*Instructions for the task:* Apart from the images, output the data below exactly.

*Data provided:*
◇ ◇ ◇
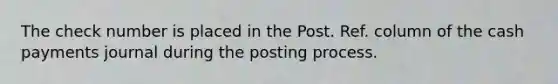 The check number is placed in the Post. Ref. column of the cash payments journal during the posting process.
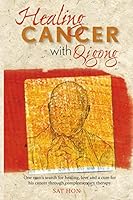 Healing Cancer with Qigong: One man's search for healing and love in curing his cancer with complementary therapy 1500854131 Book Cover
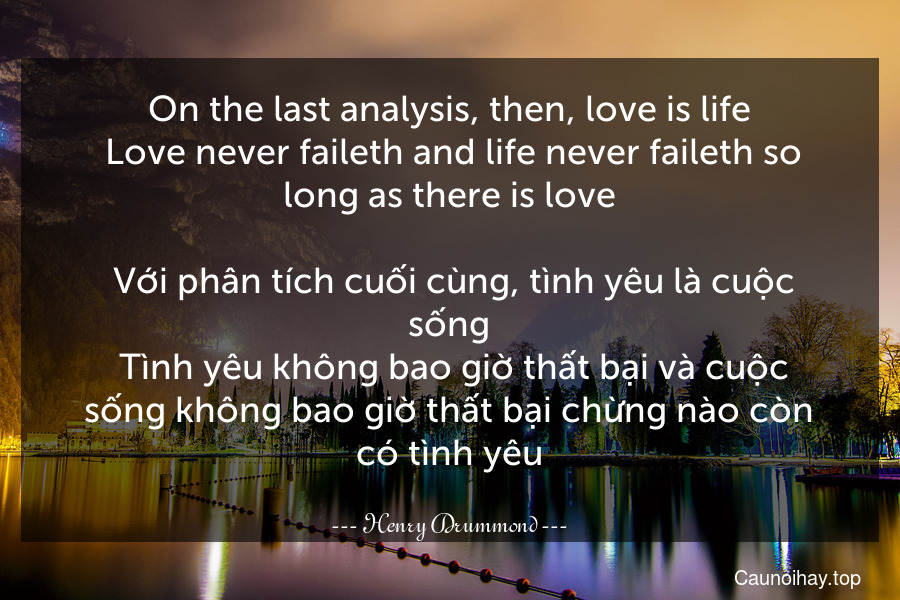 On the last analysis, then, love is life. Love never faileth and life never faileth so long as there is love.
 Với phân tích cuối cùng, tình yêu là cuộc sống. Tình yêu không bao giờ thất bại và cuộc sống không bao giờ thất bại chừng nào còn có tình yêu.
◇ ◇ ◇
*Problem solution:*
 The check number is placed in the Post. Ref. column of the cash payments journal during the posting process.
 Healing Cancer with Qigong: One man's search for healing and love in curing his cancer with complementary therapy 1500854131 Book Cover
 On the last analysis, then, love is life. Love never faileth and life never faileth so long as there is love.
 Với phân tích cuối cùng, tình yêu là cuộc sống. Tình yêu không bao giờ thất bại và cuộc sống không bao giờ thất bại chừng nào còn có tình yêu.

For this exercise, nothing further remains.